Friday, September 26, 2008

Our Lady of Amusing Acts of Violence, pray for us.

The rest of my time in London was spent with one of my dearest friends, a clever and attractive young gentleman named Finn whom I'd not seen in person in far too long. At the same time that he kept me off my guard by oscillating suddenly between being strangely silent and devastatingly articulate, we ate at some excellent restaurants, visited a great many museums, and attended a show that managed simultaneously to be a charity event for breast cancer awareness, a life drawing lesson, and a rather spectacular burlesque show.
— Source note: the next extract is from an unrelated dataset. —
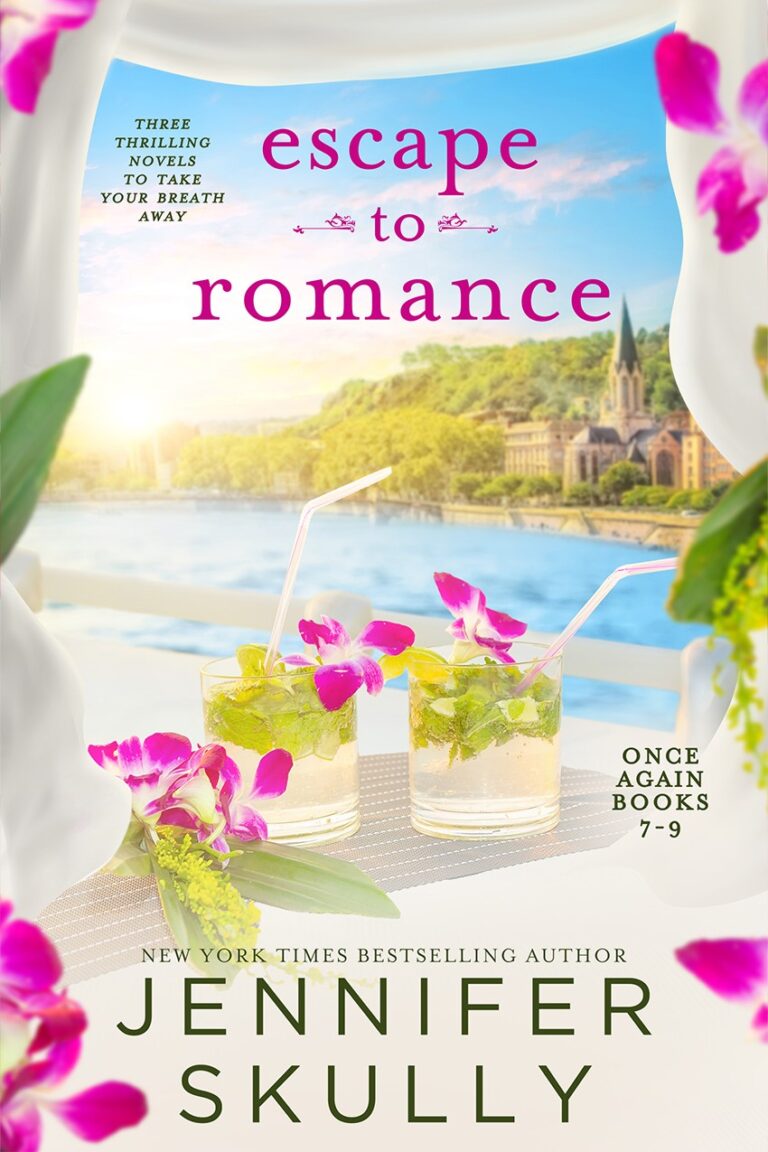 Escape to Romance Boxed Set Cover 850 by 1275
Many of the museums were places that blended antique medical instruments from the West with other, no less exotic folk traditions from various interesting nations and tribes. My favourite was a Mexican painting of the genre favoured by Frida Kahlo: a prayer was uttered, and if granted, it was traditional to create a representation of the miracle. A piece might present a soldier with a wounded and bleeding leg on the left, and whole again on the right. The Virgin meanwhile looked down from her perch on the moon, her granting his wish represented by lasers shooting out of her fingers, lightly pressed together in her constant meditations. The specimen of this type that I enjoyed so much was, I believe, meant to indicate a recovery from a head injury. What it looked like, however, was a picture of Our Lady dropping a flower pot on the head of some poor man, who bled profusely while an onlooker rushed to his aid.